En France, cette année, 137 femmes sont mortes sous les coups de leur compagnon

— Tiko Aramyan / Shutterstock.com

Très peu prise en considération et bien trop souvent méconnue, l’emprise occupe pourtant une place centrale au sein des violences conjugales. Ce lundi, lors de la clôture du Grenelle sur les violences conjugales, lancé le 3 septembre, le Premier ministre Edouard Philippe a présenté diverses mesures ayant pour objectif de provoquer un « électrochoc ». Parmi celles-ci, l’emprise de l’auteur des violences sur la victime sera enfin prise en compte.

LA PRISE EN COMPTE DE « L’EMPRISE PSYCHOLOGIQUE DE L’AUTEUR DES VIOLENCES CONJUGALES »

Lors du Grenelle, treize mesures judiciaires ont été retenues. Parmi elles, quatre évoquent « l’emprise psychologique de l’auteur des violences conjugales » sur la victime. Ainsi, les violences psychologiques engendrées par ces situations invivables sont enfin prises en compte de manière plus importante. Le gouvernement souhaite mieux encadrer les réponses judiciaires des victimes.

Mal connue, l’emprise est bel et bien au centre des violences conjugales. Afin de mettre en avant ce sujet, le Grenelle a mis en place un groupe de travail, codirigé par Yael Mellul, spécialiste des violences conjugales, et Hélène Furnon-Petrescu, cheffe du service des droits des femmes et de l’égalité entre les femmes et les hommes à la direction générale de la cohésion sociale. Les membres de cette équipe expliquent que l’emprise est la principale cause des violences psychologiques. Les preuves ne sont pas physiques, mais elles anéantissent considérablement les capacités psychiques des victimes. Ces dernières sont emprisonnées dans une situation de laquelle elles n’arrivent pas à sortir et à en juger la dangerosité.

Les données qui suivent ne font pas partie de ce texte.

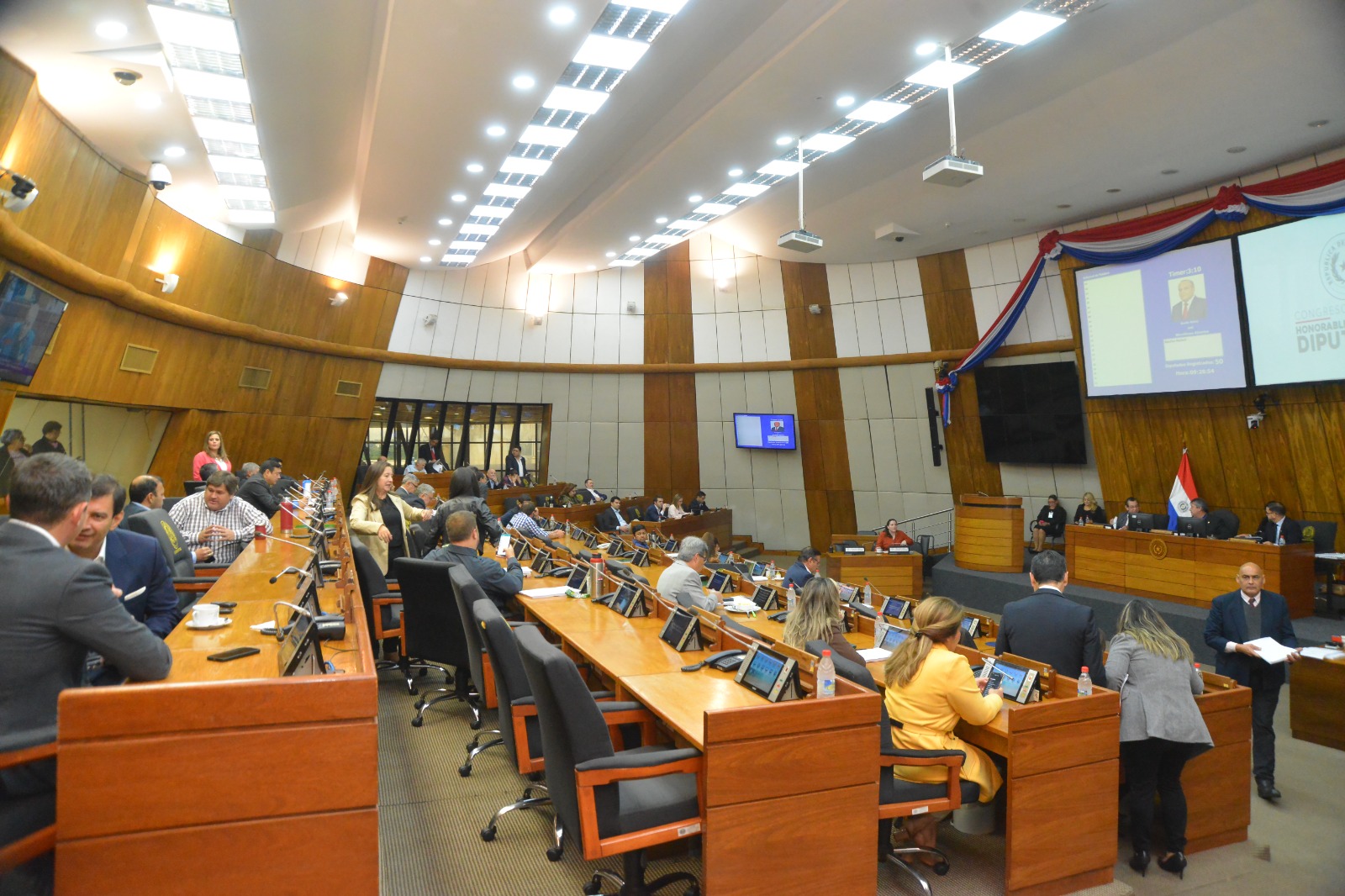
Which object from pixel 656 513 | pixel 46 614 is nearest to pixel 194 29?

LEVÉE DU SECRET MÉDICAL POUR SORTIR LA VICTIME DE CETTE EMPRISE

Le Premier ministre a tout d’abord confirmé que les règles en matière de secret médical seraient modifiées et adaptées lorsque cela est nécessaire. Cette nouvelle mesure permettra aux médecins de signaler « les cas d’urgence absolue où il existe un risque sérieux de renouvellement de violence. Nous devons, lorsque cela peut sauver des vies, offrir la possibilité aux médecins de déroger au secret médical« , a expliqué Edouard Philippe. Une grande partie des médecins confirment que les victimes ont peur de se confier. En effet, selon l’Observatoire national des violences faites aux femmes, sur 220 000 femmes victimes de violences conjugales, moins de 1 sur 5 porte plainte.

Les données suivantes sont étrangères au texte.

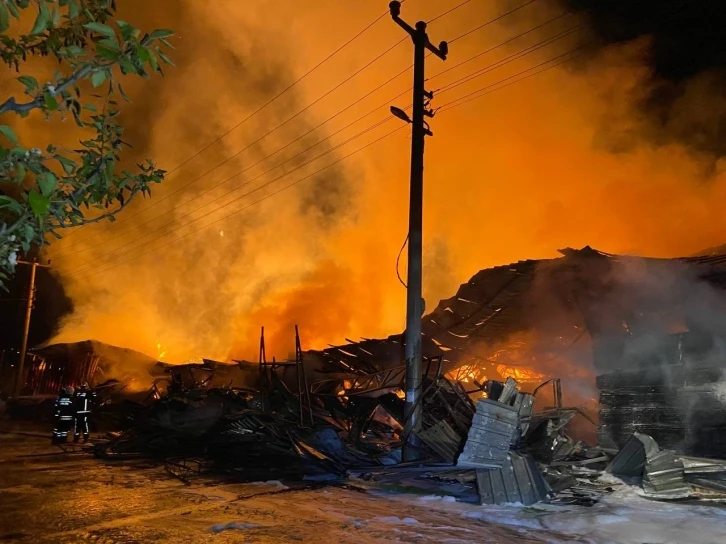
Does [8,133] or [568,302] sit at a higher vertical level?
[568,302]

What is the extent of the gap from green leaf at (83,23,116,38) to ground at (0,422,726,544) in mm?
4842

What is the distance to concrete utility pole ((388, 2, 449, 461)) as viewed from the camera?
9188 millimetres

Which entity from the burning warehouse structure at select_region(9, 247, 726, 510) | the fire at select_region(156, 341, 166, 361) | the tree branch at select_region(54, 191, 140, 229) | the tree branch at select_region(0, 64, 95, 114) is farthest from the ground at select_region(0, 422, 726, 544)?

Aujourd’hui, le secret médical vise à couvrir « tout ce qui est venu à la connaissance du médecin dans l’exercice de sa profession, c’est-à-dire non seulement ce qui lui a été confié, mais aussi ce qu’il a vu, entendu ou compris », comme cela est expliqué dans le Code de santé publique. Afin de sauver les victimes, le médecin pourra désormais – « sans l’accord de la victime » – alerter le procureur de la République « lorsqu’il estime qu'(elle) se trouve sous l’emprise de l’auteur des violences ». Cette mesure complète celles déjà existantes concernant les mineurs et les personnes vulnérables.

Le gouvernement négocie encore avec le Conseil national de l’ordre des médecins afin de déterminer si elle deviendra une obligation ou bien un éventuel recours en cas d’extrême nécessité. Si cela est le cas, le médecin ne subira en aucun cas des poursuites disciplinaires.

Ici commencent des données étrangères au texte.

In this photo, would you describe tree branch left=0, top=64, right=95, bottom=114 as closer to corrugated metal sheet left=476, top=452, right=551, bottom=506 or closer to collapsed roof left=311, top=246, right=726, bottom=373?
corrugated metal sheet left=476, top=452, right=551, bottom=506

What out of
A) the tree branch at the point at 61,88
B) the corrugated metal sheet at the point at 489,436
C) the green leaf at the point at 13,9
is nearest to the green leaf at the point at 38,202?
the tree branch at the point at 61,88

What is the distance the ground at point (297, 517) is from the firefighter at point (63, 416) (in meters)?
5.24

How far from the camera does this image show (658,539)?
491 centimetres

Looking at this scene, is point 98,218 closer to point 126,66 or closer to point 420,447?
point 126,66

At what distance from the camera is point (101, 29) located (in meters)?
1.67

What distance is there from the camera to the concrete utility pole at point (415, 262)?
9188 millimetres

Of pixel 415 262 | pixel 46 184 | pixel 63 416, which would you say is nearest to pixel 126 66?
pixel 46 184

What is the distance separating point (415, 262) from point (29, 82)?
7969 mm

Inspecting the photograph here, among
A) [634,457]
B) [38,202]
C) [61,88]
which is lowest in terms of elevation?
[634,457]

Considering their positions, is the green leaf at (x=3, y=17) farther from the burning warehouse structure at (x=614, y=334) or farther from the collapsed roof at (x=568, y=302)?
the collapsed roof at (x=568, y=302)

LA MISE EN PLACE DE L’INCRIMINATION DE SUICIDE FORCÉ DANS LE CODE PÉNAL

Le Premier ministre a également annoncé la mise en place d’une « nouvelle circonstance aggravante pour les auteurs de violences dans le cas de harcèlement ayant conduit au suicide. Il faut mieux définir ce que recouvre dans le droit le terme de violence. » De plus, il a fortement comparé « l’emprise psychologique à un enfermement à l’air libre ». La notion d’incrimination de suicide forcé sera donc enfin inscrite dans le Code pénal. Elle fait d’ailleurs l’objet d’un réel harcèlement moral.

L’auteur des violences conjugales sera condamné à 10 ans de prison et à 150 000 euros d’amende « lorsque le harcèlement (de ce) conjoint ou (de ce) partenaire a conduit la victime à se suicider ou à tenter de se suicider ». Yael Mellul considère que cette autre mesure est « une avancée spectaculaire« . « C’est fondamental pour les victimes, car on reconnaît enfin que le harcèlement moral est aussi meurtrier que les violences physiques », ajoute-t-elle. Selon l’étude Psytel, 217 femmes se seraient suicidées en 2018 après avoir subi des violences conjugales.

Le droit de visite en détention afin d’éviter « tout risque de pression »

Enfin, parmi ces mesures, la mise en place d’une permission de visites en détention évoque également l’emprise au sein des violences conjugales. Elles seront encadrées par décret dès 2020. Ces visites permettent généralement d’entretenir les liens familiaux. Ici, cette mesure vise à prendre en considération « le lien d’emprise ou de dépendance affective » de la victime par rapport à son partenaire lorsque celui-ci est condamné pour violences conjugales ». Le gouvernement souhaite donc « éviter tout risque de pression et « réduire les risques de réitération des faits », lorsque la peine du coupable est achevée.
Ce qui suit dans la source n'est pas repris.